Patients who acquire an infection while in the hospital are 60% more likely to be readmitted within 30 days than their uninfected peers, according to a new study in Infection Control and Hospital Epidemiology.
For the study—the first to examine the direct association between readmissions and infections—researchers from the University of Maryland (UM) and Oregon State University evaluated data for 136,513 patients admitted to UM Medical Center between 2001 and 2008. They found that:
- Patients who tested positive for Clostridium difficile, methicillin-resistant Staphylococcus aureus or vancomycin-resistant enterococci at least 48 hours after admission were 60% more likely to be readmitted within 30 days than patients who did not test positive;
- Patients who tested positive for the three hospital-acquired infections (HAIs) at least 48 hours after admission were 40% more likely to be readmitted within a year than patients who did not test positive.

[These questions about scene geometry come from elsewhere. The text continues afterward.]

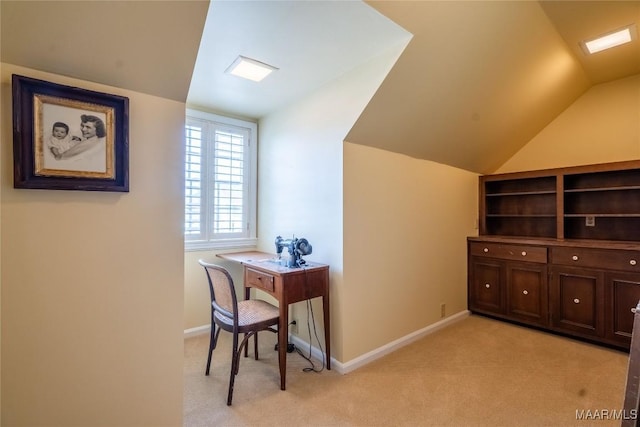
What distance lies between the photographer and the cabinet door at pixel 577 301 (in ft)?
9.37

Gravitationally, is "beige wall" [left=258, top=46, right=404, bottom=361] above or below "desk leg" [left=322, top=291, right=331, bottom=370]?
above

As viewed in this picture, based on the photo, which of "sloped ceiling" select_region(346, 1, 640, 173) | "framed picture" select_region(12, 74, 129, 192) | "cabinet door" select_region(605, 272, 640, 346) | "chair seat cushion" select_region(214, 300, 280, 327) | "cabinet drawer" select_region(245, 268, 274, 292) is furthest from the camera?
"cabinet door" select_region(605, 272, 640, 346)

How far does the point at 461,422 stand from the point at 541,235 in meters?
2.81

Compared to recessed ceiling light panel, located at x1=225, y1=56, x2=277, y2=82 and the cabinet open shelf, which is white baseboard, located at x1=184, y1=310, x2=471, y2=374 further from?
recessed ceiling light panel, located at x1=225, y1=56, x2=277, y2=82

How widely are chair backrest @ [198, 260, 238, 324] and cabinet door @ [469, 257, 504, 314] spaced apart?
2.99 meters

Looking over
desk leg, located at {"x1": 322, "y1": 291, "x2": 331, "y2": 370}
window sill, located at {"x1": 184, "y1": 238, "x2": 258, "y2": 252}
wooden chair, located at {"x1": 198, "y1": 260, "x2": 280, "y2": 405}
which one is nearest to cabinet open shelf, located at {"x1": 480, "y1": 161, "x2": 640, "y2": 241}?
desk leg, located at {"x1": 322, "y1": 291, "x2": 331, "y2": 370}

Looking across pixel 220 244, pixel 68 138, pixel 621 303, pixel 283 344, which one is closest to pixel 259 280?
pixel 283 344

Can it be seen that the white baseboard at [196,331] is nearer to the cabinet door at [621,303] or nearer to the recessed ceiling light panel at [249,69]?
the recessed ceiling light panel at [249,69]

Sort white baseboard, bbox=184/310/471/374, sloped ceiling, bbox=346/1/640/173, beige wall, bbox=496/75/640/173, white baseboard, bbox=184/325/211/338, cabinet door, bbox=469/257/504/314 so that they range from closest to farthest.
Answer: sloped ceiling, bbox=346/1/640/173 < white baseboard, bbox=184/310/471/374 < white baseboard, bbox=184/325/211/338 < beige wall, bbox=496/75/640/173 < cabinet door, bbox=469/257/504/314

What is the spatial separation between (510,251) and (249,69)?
331 cm

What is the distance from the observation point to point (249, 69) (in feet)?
7.64

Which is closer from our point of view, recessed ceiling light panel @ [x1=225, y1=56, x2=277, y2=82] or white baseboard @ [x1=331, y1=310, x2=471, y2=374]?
recessed ceiling light panel @ [x1=225, y1=56, x2=277, y2=82]

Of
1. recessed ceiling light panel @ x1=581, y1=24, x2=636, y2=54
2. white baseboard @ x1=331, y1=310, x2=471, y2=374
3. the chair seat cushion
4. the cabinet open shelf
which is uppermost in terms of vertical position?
recessed ceiling light panel @ x1=581, y1=24, x2=636, y2=54

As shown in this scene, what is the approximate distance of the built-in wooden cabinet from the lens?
279 centimetres
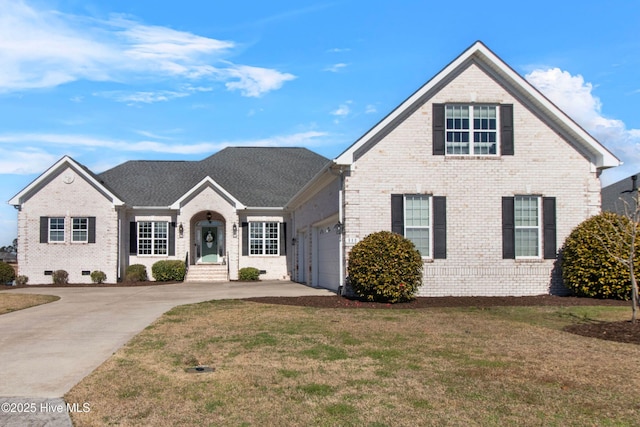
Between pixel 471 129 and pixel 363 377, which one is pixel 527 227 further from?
pixel 363 377

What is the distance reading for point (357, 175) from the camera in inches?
688

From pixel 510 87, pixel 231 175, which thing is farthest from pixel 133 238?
pixel 510 87

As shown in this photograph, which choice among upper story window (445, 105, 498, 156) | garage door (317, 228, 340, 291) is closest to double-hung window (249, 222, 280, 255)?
garage door (317, 228, 340, 291)

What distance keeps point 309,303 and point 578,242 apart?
7960mm

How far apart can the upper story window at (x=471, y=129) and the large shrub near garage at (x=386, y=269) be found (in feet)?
12.8

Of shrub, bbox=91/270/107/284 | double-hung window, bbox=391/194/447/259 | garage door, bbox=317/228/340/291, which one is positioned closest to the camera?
double-hung window, bbox=391/194/447/259

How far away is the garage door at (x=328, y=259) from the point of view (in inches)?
752

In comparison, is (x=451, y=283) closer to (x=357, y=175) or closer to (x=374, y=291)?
(x=374, y=291)

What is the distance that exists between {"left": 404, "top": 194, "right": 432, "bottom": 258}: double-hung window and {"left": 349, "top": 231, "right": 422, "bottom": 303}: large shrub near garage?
1393mm

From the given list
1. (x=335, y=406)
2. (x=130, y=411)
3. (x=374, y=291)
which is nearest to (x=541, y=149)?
(x=374, y=291)

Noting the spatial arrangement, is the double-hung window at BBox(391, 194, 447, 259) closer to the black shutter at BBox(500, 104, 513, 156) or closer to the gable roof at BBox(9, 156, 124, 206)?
the black shutter at BBox(500, 104, 513, 156)

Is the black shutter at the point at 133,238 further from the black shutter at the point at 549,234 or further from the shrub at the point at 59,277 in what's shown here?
the black shutter at the point at 549,234

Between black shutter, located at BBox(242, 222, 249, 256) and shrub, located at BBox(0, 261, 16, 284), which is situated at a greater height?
black shutter, located at BBox(242, 222, 249, 256)

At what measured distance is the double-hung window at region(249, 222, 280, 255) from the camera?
29.2 metres
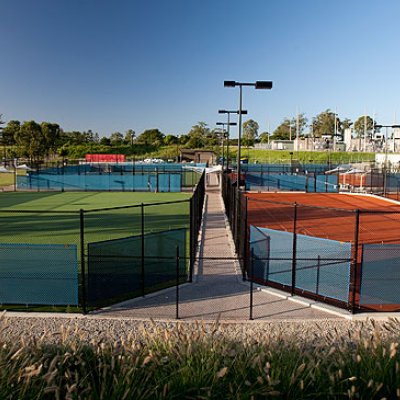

According to the researchers, the findings provide strong support for infection-prevention efforts in hospitals.
"The potential to reduce readmissions along with other known benefits—lower patient morbidity, mortality, and health care costs—may provide additional impetus to reduce health care-associated infections," says study author Jon Furuno.
The researchers also recommend providing additional discharge guidance and resources to patients with positive infection cultures (McKinney, Modern Healthcare, 5/6, Society for Healthcare Epidemiology of America release, 5/4).